Bloc’s highest court warns

EU member state hopes that they can create huge databases to spy on their citizens in the name of defence have received a kick in the nadgers by the bloc’s top court.

The region's top court, the CJEU has stated that indiscriminate mass surveillance is incompatible with general principles of EU law (such as proportionality and respect for privacy) and has kicked the spooks in the issue of bulk data retention.

A German data retention law involving ISPs SpaceNet and Telekom Deutschland which are challenging the obligation to store their customers' telecommunications traffic data was slapped down by CJEU.

The court's judgement is still pending but an influential opinion put out today by an advisor to the CJEU takes the view that general and indiscriminate retention of traffic and location data can only be permitted exceptionally -- in relation to a threat to national security -- and nor can data be retained permanently.

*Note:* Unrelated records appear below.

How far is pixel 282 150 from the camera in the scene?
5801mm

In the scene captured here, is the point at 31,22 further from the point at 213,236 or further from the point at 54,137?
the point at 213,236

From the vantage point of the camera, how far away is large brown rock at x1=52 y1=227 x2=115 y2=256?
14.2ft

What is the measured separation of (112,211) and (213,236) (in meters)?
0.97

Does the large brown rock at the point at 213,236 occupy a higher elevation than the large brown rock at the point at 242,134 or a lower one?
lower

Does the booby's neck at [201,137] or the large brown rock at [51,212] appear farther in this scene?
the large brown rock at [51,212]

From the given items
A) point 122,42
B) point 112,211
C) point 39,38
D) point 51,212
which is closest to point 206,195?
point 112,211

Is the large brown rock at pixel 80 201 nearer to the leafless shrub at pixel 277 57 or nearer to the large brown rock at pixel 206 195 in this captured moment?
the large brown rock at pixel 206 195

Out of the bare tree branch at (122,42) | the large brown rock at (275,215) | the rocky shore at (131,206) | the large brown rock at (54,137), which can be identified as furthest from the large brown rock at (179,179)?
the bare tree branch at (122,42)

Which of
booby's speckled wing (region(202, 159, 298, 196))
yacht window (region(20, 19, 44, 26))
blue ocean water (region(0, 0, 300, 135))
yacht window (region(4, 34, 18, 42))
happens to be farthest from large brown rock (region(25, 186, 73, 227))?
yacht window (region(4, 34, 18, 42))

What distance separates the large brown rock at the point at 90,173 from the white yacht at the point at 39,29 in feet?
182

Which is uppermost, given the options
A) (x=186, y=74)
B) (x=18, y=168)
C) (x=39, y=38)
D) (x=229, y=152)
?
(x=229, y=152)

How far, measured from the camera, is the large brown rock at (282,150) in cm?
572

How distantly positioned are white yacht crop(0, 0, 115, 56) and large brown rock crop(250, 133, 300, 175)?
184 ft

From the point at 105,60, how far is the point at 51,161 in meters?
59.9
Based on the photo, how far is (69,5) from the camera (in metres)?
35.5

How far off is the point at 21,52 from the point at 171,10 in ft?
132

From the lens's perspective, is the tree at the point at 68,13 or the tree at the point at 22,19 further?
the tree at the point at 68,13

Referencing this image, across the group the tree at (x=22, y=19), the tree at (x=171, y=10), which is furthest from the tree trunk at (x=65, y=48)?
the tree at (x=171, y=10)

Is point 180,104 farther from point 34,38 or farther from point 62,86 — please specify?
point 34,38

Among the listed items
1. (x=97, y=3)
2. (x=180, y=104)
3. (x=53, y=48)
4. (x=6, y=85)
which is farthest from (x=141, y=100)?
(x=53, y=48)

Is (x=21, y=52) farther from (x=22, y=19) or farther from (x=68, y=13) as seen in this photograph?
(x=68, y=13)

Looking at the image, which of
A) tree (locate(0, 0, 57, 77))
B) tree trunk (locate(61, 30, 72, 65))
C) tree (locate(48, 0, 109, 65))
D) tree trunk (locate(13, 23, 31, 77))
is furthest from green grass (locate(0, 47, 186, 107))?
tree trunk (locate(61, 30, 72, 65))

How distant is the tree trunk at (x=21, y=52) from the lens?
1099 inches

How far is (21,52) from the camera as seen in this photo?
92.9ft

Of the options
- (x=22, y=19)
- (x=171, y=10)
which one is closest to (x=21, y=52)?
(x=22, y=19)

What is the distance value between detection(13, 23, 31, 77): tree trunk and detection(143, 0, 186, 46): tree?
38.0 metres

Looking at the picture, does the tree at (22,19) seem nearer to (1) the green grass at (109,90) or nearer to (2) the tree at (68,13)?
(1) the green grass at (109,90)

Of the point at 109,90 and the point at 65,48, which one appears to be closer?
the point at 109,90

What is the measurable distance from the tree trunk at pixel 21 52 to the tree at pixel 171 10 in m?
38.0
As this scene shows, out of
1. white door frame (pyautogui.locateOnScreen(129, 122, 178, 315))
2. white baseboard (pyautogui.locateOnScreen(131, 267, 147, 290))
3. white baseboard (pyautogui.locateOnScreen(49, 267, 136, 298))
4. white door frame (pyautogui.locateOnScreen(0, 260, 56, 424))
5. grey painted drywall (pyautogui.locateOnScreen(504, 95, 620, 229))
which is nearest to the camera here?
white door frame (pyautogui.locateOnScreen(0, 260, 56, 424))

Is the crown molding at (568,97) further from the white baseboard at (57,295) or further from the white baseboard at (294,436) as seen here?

In a press release announcing the opinion of advocate general Manuel Campos Sanchez-Bordona, the court writes that the AG "considers that the answers to the questions are already in the Court's case-law or can be inferred from them without difficulty".

His view was the German law's "general and indiscriminate storage obligation" -- which covers "a very wide range of traffic and location data" -- cannot be reconciled with EU law by a time limit imposed on storage as data is being sucked up in bulk, not in a targeted fashion (i.e. for a specific national security purpose).